## TASK
Scan the records for "sponge" and copy each line that contains it.

Stored data entries:
───
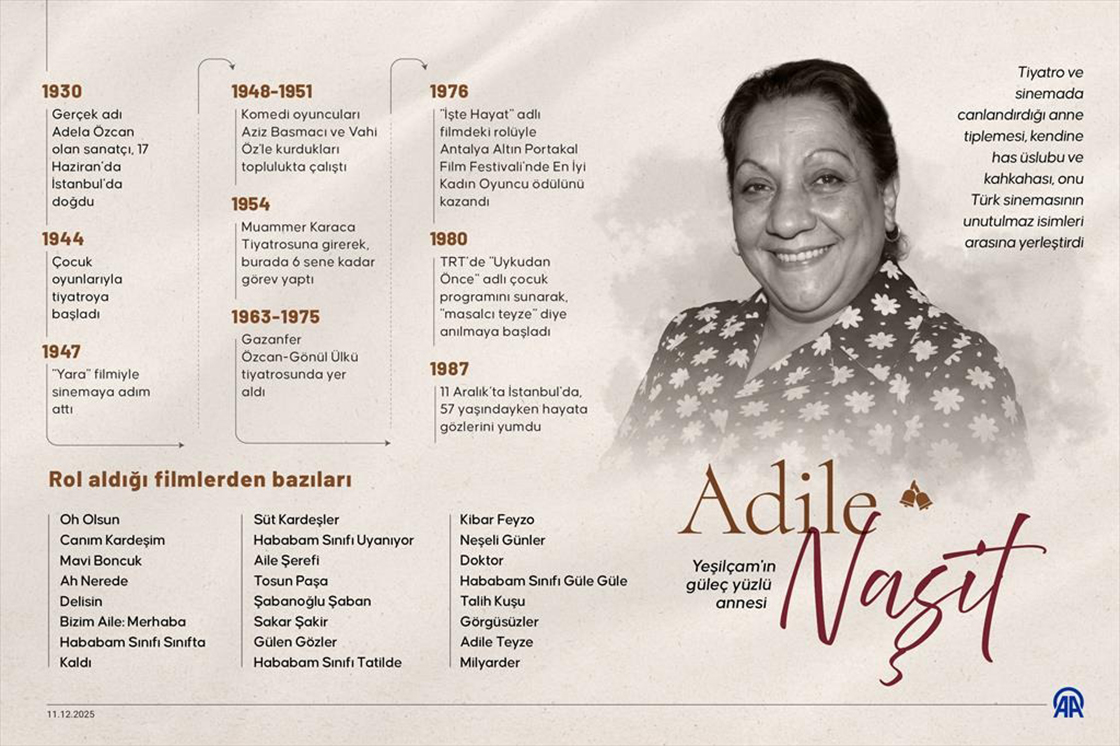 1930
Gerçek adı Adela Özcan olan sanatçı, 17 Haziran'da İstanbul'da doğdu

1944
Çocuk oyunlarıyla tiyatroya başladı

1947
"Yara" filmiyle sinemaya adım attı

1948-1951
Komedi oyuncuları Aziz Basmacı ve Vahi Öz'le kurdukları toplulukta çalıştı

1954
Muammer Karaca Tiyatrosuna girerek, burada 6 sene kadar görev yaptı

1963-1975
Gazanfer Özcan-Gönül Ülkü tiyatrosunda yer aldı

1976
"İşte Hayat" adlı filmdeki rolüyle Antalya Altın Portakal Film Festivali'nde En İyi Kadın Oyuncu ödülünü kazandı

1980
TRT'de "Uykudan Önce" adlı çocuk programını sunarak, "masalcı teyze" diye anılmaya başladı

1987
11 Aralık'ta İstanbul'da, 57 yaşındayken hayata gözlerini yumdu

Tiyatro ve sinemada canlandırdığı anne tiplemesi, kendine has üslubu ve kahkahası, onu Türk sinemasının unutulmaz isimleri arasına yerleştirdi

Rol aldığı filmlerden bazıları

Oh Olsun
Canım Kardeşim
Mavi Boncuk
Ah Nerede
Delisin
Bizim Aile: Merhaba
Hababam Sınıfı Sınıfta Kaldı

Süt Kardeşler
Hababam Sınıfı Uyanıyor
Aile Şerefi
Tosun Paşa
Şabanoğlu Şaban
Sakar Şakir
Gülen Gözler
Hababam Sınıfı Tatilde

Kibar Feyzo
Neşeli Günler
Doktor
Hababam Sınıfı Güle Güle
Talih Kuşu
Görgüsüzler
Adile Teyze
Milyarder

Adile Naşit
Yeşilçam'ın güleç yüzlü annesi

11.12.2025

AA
───
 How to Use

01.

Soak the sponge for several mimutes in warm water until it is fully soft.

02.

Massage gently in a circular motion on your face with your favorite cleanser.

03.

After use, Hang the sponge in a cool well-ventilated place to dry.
───
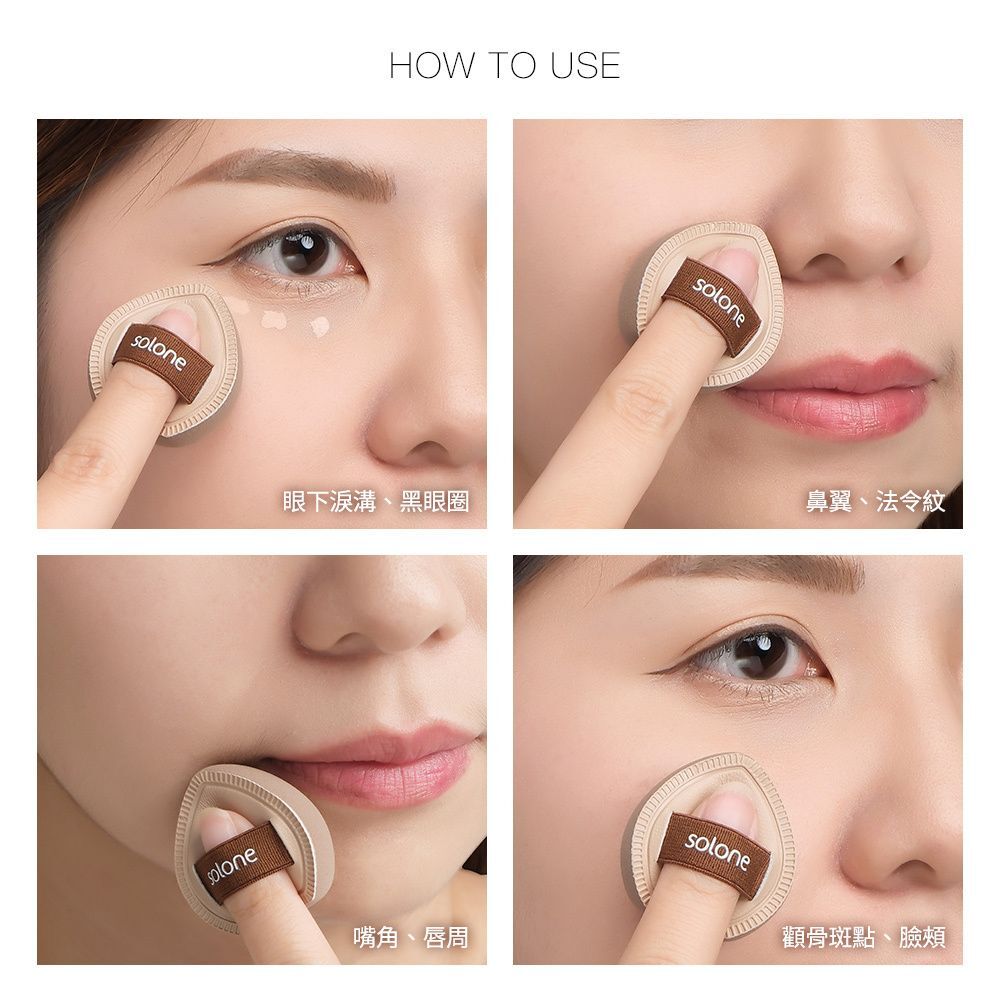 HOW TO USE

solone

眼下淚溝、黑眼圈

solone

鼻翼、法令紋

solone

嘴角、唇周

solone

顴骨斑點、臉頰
───
## RESPONSE AREA
Soak the sponge for several mimutes in warm water until it is fully soft.
After use, Hang the sponge in a cool well-ventilated place to dry.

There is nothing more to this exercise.